_Aim_:
Convert the entries below into a two-column CSV with the headers entry_text and answer, one row per entry. Put each entry's text and its answer in a single quoted field, with line breaks replaced by spaces, and omit the pictures.

_Spatial relation data_:
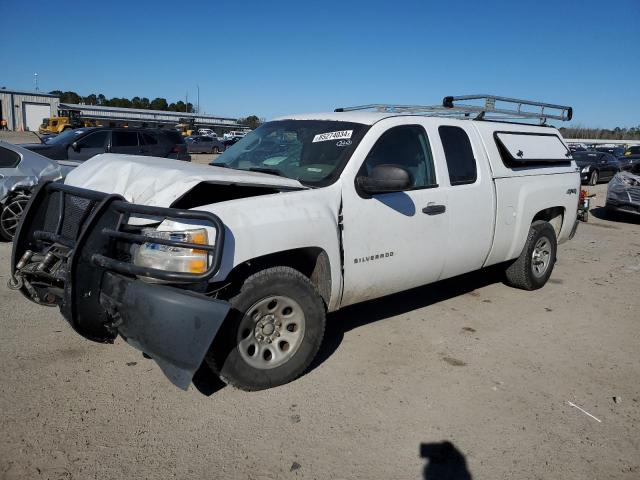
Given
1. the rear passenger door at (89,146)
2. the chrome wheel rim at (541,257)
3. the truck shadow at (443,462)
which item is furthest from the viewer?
the rear passenger door at (89,146)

_Task response_:
entry_text,answer
"Given 1. the rear passenger door at (89,146) 2. the chrome wheel rim at (541,257) 3. the truck shadow at (443,462) which item is furthest from the viewer?","the rear passenger door at (89,146)"